The reach of the Washington bureaucracy is apparently without limits. Presumably cooler heads will prevail but the National Labor Relations Board has taken steps that might render useless Boeing’s investment of $2 billion in its South Carolina plant which is intended to manufacture the new 787 Dreamliner.
From the WSJ:
In 2009 Boeing announced plans to build a new plant to meet demand for its new 787 Dreamliner. Though its union contract didn’t require it, Boeing executives negotiated with the International Association of Machinists and Aerospace Workers to build the plane at its existing plant in Washington state. The talks broke down because the union wanted, among other things, a seat on Boeing’s board and a promise that Boeing would build all future airplanes in Puget Sound.
So Boeing management did what it judged to be best for its shareholders and customers and looked elsewhere. In October 2009, the company settled on South Carolina, which, like the 21 other right-to-work states, has friendlier labor laws than Washington. As Boeing chief Jim McNerney noted on a conference call at the time, the company couldn’t have “strikes happening every three to four years.” The union has shut down Boeing’s commercial aircraft production line four times since 1989, and a 58-day strike in 2008 cost the company $1.8 billion.
This reasonable business decision created more than 1,000 jobs and has brought around $2 billion of investment to South Carolina. The aerospace workers in Puget Sound remain among the best paid in America, but the union nonetheless asked the NLRB to stop Boeing’s plans before the company starts to assemble planes in North Charleston this July.

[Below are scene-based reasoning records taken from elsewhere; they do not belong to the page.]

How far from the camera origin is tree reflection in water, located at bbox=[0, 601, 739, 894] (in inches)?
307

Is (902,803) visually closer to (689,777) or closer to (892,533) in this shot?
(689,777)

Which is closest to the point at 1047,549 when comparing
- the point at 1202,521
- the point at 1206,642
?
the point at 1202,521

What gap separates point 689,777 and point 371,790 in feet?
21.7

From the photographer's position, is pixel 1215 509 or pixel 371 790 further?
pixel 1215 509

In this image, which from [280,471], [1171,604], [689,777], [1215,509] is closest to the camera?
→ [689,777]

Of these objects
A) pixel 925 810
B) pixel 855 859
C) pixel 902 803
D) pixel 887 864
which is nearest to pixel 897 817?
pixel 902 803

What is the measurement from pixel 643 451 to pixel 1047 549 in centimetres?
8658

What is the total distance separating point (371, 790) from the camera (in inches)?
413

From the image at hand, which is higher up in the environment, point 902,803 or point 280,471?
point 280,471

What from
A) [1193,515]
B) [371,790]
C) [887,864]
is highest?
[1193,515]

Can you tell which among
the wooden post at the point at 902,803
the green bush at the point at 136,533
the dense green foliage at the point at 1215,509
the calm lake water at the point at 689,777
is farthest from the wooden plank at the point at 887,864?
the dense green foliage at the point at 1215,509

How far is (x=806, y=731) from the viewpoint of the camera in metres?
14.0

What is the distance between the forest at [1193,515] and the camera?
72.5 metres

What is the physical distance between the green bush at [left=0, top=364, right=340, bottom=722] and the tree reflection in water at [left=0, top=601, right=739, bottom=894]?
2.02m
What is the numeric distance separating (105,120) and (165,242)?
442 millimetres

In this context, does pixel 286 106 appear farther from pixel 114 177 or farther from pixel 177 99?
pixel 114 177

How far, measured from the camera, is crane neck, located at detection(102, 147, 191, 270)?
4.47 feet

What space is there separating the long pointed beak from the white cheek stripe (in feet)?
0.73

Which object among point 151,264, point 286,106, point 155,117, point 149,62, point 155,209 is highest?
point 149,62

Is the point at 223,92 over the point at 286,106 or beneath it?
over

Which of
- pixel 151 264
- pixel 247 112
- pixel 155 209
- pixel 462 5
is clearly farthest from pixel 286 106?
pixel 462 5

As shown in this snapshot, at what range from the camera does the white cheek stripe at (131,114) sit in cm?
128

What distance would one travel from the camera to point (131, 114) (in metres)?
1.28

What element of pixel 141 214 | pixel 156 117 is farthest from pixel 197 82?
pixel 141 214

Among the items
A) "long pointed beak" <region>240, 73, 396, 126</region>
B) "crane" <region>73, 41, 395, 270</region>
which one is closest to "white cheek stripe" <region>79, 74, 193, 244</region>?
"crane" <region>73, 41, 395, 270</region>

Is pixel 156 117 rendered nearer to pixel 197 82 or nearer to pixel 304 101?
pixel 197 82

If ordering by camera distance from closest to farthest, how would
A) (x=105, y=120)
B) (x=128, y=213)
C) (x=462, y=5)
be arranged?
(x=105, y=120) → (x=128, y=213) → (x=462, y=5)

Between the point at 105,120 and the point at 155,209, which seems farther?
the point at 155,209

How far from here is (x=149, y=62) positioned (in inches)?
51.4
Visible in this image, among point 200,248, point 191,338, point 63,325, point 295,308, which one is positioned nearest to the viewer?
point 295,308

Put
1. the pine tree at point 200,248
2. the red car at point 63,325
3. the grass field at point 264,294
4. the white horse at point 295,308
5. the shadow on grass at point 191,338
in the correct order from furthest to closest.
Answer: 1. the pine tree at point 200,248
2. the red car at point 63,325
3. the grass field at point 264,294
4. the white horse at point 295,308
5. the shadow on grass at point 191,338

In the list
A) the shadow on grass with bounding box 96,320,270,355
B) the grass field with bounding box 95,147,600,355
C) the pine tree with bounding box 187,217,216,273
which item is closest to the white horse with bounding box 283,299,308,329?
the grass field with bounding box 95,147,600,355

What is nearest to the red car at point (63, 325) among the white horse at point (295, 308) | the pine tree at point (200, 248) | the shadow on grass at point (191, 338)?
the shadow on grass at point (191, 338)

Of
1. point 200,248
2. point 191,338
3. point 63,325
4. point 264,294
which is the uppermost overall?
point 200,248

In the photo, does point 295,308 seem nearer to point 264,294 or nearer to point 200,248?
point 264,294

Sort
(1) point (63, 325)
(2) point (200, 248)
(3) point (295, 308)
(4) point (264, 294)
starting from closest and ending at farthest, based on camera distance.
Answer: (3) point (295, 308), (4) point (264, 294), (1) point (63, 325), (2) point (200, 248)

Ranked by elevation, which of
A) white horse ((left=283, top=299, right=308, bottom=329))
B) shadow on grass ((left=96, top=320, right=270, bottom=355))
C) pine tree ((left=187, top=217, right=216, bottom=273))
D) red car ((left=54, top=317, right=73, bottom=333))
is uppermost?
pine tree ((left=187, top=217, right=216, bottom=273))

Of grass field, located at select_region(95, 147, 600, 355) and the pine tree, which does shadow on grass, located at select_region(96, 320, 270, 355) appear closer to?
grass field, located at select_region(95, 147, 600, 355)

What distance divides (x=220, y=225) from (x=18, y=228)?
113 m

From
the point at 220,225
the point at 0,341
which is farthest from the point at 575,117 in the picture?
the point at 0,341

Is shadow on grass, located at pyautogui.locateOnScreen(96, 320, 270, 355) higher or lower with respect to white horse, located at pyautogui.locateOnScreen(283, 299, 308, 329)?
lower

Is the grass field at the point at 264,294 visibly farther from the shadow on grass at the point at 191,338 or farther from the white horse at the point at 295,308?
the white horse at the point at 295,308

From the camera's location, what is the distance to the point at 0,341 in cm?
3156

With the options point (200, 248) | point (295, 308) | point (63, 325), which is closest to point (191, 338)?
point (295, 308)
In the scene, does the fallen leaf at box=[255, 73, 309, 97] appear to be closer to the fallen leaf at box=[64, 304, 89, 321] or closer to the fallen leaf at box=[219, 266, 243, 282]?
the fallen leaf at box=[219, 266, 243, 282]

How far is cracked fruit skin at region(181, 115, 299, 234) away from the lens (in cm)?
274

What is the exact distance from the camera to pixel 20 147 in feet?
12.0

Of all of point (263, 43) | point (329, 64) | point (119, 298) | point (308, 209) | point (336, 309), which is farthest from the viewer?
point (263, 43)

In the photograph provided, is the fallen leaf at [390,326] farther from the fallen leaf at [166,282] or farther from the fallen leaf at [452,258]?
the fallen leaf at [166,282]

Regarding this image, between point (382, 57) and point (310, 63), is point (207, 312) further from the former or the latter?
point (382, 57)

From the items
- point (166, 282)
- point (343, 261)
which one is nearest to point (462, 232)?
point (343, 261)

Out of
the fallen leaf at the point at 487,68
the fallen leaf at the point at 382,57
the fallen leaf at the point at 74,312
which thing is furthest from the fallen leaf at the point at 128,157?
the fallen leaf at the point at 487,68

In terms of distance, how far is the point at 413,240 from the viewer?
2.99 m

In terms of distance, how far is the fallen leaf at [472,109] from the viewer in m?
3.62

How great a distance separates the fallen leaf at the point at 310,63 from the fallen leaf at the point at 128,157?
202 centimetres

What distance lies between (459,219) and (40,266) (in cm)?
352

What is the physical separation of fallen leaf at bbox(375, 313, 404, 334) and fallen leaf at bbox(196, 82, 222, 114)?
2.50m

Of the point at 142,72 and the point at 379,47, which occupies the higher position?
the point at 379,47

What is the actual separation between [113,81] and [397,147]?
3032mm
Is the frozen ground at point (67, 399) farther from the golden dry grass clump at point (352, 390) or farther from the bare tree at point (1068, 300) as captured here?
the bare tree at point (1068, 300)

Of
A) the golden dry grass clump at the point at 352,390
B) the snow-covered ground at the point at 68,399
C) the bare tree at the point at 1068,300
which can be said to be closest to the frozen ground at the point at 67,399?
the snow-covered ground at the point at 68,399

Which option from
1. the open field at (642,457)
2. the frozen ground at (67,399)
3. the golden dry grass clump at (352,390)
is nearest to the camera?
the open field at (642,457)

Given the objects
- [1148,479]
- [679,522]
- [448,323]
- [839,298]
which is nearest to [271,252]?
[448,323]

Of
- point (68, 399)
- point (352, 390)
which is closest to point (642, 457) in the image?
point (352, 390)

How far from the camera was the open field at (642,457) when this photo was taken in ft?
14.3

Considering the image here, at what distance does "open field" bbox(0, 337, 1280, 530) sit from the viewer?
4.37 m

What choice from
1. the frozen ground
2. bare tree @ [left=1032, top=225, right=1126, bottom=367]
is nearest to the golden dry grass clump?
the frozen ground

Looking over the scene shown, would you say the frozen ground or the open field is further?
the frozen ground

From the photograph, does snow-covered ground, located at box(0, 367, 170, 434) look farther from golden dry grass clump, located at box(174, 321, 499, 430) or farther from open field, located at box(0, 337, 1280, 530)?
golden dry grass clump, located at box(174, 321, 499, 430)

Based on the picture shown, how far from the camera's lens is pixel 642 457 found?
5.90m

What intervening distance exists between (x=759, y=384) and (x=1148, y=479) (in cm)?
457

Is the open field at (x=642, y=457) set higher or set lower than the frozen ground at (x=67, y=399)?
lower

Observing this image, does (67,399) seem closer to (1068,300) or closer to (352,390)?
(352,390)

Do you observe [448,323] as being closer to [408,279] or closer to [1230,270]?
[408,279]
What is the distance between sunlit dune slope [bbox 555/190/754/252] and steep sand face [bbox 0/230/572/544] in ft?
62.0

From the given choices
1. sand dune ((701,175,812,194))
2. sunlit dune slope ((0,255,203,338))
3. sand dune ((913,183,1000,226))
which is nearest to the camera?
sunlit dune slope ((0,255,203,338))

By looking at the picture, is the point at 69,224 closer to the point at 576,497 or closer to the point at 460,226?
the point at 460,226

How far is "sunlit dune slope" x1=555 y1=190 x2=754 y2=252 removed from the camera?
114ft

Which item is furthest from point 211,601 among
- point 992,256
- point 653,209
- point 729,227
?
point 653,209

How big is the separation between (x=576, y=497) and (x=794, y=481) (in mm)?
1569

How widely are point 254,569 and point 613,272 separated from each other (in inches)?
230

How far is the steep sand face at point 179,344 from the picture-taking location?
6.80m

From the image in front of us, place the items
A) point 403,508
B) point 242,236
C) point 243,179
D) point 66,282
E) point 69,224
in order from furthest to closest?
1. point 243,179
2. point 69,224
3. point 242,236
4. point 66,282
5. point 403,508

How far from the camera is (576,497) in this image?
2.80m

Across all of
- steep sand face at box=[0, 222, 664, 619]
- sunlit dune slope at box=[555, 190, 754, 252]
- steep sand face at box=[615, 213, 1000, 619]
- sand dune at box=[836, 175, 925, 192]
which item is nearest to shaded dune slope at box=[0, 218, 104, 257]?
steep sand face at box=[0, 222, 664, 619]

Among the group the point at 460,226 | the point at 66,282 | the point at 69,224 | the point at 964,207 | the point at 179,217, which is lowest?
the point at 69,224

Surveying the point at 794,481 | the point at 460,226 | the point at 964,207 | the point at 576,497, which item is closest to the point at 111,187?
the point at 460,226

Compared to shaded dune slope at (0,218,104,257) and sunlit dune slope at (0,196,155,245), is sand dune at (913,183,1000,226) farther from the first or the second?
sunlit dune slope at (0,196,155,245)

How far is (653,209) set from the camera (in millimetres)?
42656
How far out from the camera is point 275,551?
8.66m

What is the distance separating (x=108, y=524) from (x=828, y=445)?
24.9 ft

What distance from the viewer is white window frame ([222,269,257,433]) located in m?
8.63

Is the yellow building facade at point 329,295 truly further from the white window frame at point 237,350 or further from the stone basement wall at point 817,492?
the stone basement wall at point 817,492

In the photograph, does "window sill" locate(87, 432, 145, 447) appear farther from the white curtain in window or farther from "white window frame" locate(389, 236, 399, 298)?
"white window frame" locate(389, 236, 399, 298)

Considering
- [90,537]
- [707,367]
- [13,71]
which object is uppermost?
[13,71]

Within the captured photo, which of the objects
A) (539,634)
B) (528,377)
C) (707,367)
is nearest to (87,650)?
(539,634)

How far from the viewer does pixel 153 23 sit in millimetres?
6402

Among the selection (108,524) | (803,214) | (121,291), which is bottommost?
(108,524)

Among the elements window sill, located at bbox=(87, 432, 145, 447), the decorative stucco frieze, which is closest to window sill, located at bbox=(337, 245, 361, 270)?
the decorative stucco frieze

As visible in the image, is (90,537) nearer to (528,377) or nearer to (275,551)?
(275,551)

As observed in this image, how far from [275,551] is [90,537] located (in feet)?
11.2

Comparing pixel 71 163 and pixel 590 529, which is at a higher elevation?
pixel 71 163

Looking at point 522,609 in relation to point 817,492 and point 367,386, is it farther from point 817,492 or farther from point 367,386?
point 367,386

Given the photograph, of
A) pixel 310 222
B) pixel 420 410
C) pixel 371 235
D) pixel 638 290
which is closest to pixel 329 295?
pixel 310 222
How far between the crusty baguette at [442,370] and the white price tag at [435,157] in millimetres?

The NLRB obliged with its complaint yesterday asking an administrative law judge to stop Boeing’s South Carolina production because its executives had cited the risk of strikes as a reason for the move. Boeing acted out of “anti-union animus,” says the complaint by acting general counsel Lafe Solomon, and its decision to move had the effect of “discouraging membership in a labor organization” and thus violates federal law.
So the company gave the Seattle unions a chance at lucrative jobs for decades and they tried to get an even bigger bite of the apple. Boeing rather rationally decided that it probably wasn’t a sound business decision to foreswear ever building another plane in any other venue and moved on to greener pastures. Oh, and its CEO opined that strikes were bad for business. In the Orwellian world that the Obama administration and its regulatory apparatus are constructing that bit of honest commentary amounts to a high crime against the working man remedied only by capitulation to the original union demands.
Assume that the NLRB does indeed intend to pursue this to its logical conclusion. Boeing is forced to kiss of a cool $2 billion and manufacture the Dreamliner in Seattle. Given no alternative but to use union labor in Seattle, what possible constraints on union demands would exist?
Though it will take time, the ultimate outcome of a Boeing loss is sadly predictable. Think Detroit.